_Your instructions_: Render the stretch from the line containing "What is the distance from the camera" through the end of the records as a Markdown table. Use the columns No. and Line, number each row, and leave out blank lines.

_Dataset content_:
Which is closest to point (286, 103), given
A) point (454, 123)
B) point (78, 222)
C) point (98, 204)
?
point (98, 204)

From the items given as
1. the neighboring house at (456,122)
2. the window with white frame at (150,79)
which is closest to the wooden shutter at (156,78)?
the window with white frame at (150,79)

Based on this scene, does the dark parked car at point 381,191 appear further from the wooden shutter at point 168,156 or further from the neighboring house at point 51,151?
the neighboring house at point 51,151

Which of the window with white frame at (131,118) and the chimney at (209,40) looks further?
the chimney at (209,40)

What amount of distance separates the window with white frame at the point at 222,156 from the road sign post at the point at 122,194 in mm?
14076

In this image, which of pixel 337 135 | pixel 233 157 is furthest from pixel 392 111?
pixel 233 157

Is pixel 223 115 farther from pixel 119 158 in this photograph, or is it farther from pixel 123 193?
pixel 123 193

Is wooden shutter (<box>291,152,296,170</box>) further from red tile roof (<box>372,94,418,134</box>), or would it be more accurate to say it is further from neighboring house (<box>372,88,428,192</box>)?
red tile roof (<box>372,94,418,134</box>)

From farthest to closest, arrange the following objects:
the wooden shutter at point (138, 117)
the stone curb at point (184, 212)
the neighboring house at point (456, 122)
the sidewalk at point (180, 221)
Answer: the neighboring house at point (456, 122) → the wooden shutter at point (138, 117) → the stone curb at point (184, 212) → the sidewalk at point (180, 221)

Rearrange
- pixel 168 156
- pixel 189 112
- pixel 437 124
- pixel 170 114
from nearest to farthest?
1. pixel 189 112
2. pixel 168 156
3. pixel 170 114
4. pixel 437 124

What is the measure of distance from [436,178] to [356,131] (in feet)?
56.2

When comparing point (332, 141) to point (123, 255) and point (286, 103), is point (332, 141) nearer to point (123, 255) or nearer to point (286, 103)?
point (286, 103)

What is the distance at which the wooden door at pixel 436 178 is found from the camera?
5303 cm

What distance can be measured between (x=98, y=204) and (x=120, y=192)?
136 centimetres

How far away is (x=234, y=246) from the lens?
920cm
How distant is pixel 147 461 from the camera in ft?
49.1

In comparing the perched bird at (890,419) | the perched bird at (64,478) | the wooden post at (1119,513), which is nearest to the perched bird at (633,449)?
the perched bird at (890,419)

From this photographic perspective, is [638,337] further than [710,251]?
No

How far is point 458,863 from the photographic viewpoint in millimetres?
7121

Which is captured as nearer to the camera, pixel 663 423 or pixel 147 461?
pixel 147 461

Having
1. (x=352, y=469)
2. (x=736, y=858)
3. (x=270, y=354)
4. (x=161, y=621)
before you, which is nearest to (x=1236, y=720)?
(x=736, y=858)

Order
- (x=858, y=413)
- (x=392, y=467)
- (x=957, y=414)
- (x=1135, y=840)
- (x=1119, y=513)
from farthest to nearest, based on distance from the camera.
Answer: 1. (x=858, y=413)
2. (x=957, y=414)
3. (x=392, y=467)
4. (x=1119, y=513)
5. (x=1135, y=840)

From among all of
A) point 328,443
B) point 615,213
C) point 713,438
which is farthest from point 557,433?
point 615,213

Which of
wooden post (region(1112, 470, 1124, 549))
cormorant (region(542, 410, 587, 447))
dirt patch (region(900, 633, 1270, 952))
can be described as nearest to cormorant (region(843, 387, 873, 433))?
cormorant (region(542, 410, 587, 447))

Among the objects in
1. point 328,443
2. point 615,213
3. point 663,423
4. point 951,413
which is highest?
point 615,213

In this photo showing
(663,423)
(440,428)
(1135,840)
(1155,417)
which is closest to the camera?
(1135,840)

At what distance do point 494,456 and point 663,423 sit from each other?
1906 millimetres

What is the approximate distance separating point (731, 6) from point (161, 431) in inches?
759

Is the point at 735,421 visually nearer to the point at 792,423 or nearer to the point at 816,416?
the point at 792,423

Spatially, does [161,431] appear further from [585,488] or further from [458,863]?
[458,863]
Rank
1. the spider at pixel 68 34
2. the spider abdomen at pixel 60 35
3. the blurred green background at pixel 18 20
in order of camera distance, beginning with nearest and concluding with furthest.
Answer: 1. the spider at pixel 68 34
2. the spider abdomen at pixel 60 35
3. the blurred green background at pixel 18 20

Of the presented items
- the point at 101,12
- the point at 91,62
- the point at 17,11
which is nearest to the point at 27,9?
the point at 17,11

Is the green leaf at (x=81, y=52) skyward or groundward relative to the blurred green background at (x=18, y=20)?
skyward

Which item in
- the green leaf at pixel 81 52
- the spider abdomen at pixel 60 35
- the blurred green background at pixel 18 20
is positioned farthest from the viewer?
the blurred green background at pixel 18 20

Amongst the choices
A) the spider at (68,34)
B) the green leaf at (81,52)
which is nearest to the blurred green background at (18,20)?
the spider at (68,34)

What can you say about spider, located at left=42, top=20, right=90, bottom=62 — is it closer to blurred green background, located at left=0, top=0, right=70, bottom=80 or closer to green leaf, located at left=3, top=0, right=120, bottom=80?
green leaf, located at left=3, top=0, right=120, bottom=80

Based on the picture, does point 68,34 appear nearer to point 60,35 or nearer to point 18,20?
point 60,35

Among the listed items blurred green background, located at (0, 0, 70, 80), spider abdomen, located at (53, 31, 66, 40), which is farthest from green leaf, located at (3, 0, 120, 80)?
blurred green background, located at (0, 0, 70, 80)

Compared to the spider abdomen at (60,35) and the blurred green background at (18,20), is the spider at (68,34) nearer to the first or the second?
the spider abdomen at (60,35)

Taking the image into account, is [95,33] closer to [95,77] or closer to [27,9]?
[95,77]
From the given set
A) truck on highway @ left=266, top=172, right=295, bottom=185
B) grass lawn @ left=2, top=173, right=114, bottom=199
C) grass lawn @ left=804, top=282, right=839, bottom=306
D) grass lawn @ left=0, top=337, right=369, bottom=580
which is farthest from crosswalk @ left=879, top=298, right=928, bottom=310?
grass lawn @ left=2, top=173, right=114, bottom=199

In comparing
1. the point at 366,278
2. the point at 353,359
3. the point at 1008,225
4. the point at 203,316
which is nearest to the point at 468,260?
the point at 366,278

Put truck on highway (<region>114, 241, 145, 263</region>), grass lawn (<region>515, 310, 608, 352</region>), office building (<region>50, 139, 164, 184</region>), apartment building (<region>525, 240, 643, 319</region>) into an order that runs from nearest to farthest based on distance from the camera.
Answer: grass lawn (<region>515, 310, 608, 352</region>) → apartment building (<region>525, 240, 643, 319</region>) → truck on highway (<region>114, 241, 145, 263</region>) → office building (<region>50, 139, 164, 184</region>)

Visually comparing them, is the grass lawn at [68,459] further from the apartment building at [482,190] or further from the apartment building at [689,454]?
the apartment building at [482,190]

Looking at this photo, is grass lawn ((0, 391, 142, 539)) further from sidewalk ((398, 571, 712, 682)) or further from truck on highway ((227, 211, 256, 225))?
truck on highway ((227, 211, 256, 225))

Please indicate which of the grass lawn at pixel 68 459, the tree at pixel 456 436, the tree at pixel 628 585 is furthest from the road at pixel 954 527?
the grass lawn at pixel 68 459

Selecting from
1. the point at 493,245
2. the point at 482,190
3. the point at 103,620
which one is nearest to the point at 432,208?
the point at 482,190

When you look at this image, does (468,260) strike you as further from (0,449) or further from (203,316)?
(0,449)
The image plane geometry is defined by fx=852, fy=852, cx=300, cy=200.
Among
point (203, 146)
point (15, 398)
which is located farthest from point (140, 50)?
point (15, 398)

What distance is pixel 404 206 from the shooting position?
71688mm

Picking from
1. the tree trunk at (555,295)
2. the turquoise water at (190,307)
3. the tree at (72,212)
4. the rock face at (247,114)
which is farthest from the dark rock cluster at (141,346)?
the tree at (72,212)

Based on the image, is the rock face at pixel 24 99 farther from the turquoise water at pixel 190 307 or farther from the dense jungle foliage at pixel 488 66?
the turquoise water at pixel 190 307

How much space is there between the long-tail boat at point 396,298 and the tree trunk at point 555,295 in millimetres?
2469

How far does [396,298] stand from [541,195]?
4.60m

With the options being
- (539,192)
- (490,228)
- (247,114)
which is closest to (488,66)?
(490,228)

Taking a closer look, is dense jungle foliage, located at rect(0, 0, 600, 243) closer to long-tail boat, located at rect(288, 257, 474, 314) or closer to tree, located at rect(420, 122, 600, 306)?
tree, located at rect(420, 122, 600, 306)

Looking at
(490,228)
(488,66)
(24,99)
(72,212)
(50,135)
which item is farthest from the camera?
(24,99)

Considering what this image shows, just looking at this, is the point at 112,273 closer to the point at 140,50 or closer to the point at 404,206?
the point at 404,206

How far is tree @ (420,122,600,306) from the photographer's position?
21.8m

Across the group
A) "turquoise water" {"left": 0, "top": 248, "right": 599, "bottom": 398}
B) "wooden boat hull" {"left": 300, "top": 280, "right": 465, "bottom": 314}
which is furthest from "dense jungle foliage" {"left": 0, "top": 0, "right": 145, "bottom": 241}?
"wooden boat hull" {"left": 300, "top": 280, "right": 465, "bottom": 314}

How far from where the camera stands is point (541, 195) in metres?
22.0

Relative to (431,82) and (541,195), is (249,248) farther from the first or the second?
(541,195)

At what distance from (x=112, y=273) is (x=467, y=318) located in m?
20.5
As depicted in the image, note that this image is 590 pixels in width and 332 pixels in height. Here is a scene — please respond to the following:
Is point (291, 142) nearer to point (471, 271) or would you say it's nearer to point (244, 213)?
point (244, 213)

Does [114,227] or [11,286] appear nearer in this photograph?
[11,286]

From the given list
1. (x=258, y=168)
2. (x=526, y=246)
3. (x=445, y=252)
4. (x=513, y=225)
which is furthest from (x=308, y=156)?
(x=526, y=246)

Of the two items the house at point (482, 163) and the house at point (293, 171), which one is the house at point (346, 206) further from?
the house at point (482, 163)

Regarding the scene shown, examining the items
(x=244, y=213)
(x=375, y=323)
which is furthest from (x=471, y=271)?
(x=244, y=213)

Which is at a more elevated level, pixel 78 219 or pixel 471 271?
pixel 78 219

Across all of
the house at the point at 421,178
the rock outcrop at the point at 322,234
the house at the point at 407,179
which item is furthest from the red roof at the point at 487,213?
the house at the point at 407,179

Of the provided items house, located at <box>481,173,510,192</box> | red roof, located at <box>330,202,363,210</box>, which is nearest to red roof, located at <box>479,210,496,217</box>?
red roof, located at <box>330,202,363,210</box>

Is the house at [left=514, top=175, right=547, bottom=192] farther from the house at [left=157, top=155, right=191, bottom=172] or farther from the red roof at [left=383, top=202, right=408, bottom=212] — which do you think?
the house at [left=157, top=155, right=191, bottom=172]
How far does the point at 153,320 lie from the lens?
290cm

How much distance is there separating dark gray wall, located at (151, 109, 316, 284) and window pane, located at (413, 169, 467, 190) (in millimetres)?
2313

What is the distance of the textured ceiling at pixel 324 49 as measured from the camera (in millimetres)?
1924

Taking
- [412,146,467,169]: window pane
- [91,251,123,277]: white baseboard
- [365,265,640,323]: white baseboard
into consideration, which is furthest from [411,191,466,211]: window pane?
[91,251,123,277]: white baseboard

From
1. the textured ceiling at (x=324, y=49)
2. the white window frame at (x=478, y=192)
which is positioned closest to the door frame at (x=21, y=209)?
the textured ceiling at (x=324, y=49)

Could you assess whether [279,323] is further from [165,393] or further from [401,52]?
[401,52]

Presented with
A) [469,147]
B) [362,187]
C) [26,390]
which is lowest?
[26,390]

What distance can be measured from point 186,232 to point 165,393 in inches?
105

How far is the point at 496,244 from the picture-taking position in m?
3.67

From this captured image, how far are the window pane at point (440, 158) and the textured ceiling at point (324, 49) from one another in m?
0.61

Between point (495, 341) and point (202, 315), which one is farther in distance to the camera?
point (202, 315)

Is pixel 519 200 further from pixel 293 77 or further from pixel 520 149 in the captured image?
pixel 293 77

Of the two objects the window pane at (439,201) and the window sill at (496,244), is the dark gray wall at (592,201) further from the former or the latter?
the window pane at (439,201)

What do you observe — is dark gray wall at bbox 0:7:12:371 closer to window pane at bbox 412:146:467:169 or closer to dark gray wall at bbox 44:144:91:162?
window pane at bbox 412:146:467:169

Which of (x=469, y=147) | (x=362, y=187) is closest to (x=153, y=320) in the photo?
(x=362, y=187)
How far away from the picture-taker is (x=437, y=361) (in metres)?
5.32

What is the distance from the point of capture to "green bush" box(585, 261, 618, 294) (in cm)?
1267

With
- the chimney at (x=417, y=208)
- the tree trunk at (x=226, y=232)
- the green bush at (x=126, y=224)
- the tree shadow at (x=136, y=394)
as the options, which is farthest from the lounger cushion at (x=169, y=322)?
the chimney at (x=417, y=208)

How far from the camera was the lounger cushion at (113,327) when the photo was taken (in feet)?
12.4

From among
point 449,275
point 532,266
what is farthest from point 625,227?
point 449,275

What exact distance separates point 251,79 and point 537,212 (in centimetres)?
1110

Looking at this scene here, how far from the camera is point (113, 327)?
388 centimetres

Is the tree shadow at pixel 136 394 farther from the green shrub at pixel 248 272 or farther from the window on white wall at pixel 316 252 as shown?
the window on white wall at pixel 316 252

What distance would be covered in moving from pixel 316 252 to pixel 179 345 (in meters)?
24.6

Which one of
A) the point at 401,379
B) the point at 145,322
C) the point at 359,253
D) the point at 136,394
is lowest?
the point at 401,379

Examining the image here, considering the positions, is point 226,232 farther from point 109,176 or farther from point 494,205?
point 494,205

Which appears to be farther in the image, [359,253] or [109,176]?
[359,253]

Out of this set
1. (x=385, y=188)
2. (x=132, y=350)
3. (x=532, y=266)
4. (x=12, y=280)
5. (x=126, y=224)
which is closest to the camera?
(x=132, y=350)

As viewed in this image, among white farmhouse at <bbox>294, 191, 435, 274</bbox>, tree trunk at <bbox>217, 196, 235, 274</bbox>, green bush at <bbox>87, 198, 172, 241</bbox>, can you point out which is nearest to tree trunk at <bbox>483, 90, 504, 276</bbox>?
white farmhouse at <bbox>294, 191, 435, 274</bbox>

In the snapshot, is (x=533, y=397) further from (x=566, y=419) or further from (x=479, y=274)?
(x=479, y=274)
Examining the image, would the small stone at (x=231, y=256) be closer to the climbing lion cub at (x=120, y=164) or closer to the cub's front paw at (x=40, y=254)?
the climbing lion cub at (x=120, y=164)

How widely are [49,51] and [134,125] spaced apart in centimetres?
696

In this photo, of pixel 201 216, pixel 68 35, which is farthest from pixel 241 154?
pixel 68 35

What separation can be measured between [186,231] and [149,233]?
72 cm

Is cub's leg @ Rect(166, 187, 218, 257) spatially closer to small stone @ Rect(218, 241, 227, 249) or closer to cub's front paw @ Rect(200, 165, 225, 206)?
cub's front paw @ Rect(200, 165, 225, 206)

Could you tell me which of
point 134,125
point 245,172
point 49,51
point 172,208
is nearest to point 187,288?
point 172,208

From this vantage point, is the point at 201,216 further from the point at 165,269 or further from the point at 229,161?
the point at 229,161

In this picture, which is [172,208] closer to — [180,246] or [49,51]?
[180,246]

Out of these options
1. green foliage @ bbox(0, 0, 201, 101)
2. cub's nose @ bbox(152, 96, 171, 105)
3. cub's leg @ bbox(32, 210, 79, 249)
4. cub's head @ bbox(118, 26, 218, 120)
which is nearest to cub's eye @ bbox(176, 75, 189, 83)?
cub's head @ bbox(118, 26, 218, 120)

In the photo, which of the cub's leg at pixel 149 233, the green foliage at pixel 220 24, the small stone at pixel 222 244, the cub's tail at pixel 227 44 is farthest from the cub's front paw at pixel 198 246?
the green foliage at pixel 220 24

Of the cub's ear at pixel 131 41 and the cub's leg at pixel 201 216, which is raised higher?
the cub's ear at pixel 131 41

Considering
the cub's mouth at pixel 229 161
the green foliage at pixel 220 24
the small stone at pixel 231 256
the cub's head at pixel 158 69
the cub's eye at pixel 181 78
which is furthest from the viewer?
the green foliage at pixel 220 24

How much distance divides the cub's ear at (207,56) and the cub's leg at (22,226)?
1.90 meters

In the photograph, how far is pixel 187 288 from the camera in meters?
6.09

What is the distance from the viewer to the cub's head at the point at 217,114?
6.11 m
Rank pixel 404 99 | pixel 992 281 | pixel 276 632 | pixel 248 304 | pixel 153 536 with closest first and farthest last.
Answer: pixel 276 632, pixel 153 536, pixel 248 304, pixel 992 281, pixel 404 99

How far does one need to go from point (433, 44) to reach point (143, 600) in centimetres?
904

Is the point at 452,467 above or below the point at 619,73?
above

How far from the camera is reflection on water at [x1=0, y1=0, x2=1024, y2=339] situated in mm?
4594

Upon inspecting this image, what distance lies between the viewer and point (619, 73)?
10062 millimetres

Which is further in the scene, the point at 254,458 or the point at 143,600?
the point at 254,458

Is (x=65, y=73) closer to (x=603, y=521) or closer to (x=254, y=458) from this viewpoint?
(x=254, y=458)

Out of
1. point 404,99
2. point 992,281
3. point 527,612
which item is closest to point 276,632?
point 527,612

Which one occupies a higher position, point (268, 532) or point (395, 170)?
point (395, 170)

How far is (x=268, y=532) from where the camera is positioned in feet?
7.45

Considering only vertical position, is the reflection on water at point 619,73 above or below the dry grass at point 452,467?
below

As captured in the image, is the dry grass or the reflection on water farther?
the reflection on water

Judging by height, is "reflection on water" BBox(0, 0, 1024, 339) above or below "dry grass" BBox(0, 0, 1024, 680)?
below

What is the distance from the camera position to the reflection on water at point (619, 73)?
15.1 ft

_Result of the exercise_:
| No. | Line |
|---|---|
| 1 | What is the distance from the camera position to the reflection on water at point (619, 73)? |
| 2 | 15.1 ft |